—- Par Selim Lander —
Se confronter à une œuvre abstraite est toujours une expérience intime. Certes, cela est vrai de tous les arts puisque ceux-ci, dès lors qu’ils nous touchent, nous font découvrir une part de nous-même que nous ignorions. Mais tandis que l’art figuratif impose d’emblée une forme et un sens, orientant fatalement notre propre perception, l’art abstrait, comme la musique, nous laisse d’emblée indécis, nous contraint à l’interprétation et cela est encore plus vrai de l’abstraction lyrique, celle pratiquée par Isabel Tronçon, que de l’abstraction géométrique.
Interpréter, ici, signifie moins décrypter l’histoire que – peut-être – raconte le tableau que d’entrer en nous-même pour chercher quels sentiments ils éveillent. Une expérience se situant quelque part entre l’introspection et la méditation voire le rêve éveillé.
À en croire Guy Mamès dont un texte accompagne l’exposition, I. Tronçon se reconnaîtrait dans la Poétique de la relation glissantienne.
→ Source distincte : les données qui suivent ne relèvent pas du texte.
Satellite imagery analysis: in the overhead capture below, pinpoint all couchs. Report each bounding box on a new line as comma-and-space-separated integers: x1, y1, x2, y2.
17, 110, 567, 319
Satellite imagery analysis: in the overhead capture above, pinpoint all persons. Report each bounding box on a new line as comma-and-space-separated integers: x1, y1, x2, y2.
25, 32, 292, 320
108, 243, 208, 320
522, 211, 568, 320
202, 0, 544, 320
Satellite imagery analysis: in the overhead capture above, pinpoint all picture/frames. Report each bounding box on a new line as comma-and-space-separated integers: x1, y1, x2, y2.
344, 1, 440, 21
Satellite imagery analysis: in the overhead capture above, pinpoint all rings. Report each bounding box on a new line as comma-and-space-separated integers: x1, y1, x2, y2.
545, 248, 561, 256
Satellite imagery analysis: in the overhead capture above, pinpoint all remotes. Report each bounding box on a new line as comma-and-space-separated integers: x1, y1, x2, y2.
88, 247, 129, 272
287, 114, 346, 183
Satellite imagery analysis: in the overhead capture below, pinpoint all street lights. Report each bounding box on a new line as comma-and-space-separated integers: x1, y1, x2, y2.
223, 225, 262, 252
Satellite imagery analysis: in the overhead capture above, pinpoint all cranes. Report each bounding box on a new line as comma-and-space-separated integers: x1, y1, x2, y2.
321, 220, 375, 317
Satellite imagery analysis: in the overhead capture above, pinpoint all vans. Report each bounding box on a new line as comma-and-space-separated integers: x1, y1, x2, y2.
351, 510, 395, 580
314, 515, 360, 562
S’il est évidemment difficile de le vérifier sur la base de tableaux qui ne véhiculent par définition aucun message explicite, on comprend aisément qu’une artiste qui se trouve transplantée en Martinique depuis sa Normandie natale puisse être séduite par une philosophie mettant en avant sous le terme créolisation l’enrichissement inhérent au croisement des cultures.
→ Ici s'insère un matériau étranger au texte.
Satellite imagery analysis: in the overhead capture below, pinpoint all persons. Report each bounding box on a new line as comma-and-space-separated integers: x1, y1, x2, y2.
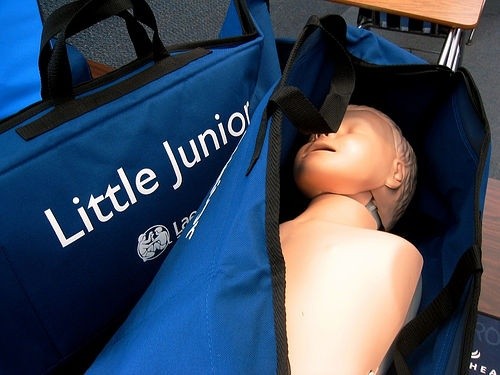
277, 104, 426, 375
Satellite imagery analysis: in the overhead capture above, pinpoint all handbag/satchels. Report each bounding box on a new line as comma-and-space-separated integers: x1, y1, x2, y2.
84, 12, 492, 375
0, 0, 282, 375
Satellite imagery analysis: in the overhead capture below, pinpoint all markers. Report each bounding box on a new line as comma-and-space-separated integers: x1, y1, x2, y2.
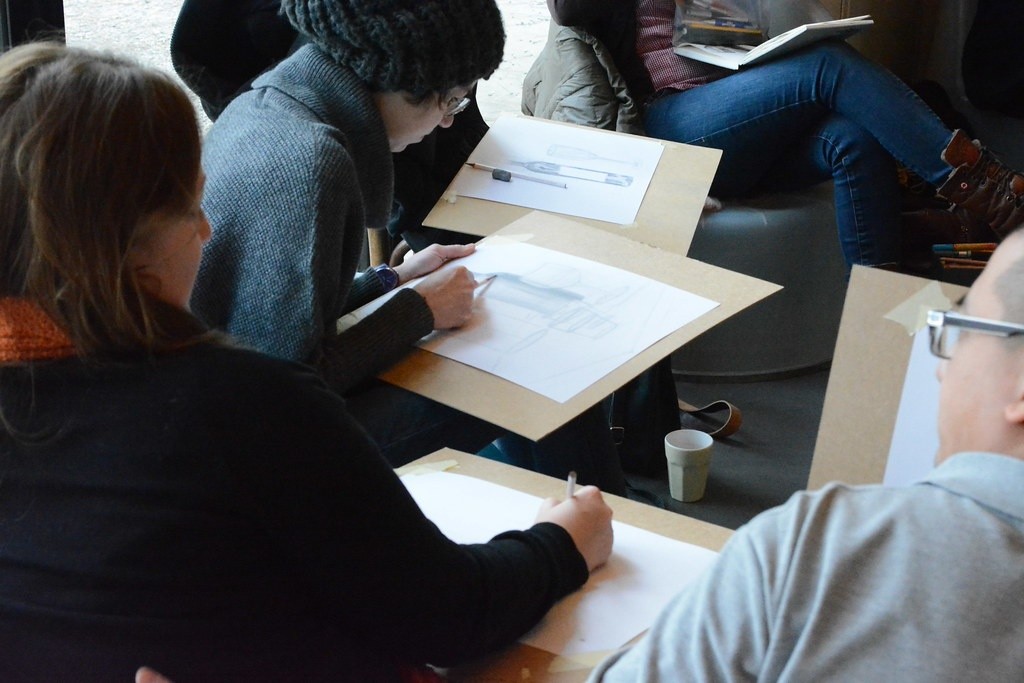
678, 0, 749, 23
701, 19, 743, 28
Plus vérifiables les influences esthétiques dont se réclame l’artiste, laquelle cite Nicolas de Stael, Zao Wou Ki, des rapprochements en effet pertinents. Cela étant, comme le démontre l’exposition en cours, I. Tronçon n’a pas qu’une seule manière de peindre et l’on pourrait facilement trouver d’autres sources de son art. Comme les écrivains se nourrissent de leurs lectures, les artistes s’inspirent les uns des autres.
« Rognure de bois », la première œuvre reproduite ici fait figure d’exception dans cette exposition puisque, délaissant pour une fois la toile, I. Tronçon a peint sur des morceaux de planches irrégulièrement découpés et accolés. Au-delà de son apparente simplicité, cette œuvre qui n’est pas tout à fait un tableau donne pourtant à chercher et peut-être à s’émouvoir.
La seconde intitulée « L’entremêlement contemporain », qui a servi pour le carton d’invitation au vernissage, et qui est bien quant à elle un tableau peint sur de la toile de lin, hésite entre l’abstrait et le figuratif. Chacun essaiera peut-être de découvrir ce que l’artiste a voulu représenter et donnera, en tout état de cause, à ces formes noires la signification qu’il voudra : ville en ruine, forêt hantée, etc. Ou bien se laissera emporter par des sensations indéfinissables comme en écoutant une belle musique.
Pour une ouverture au monde, exposition à la Bibliothèque Schoelcher du 4 au 25 février 2023.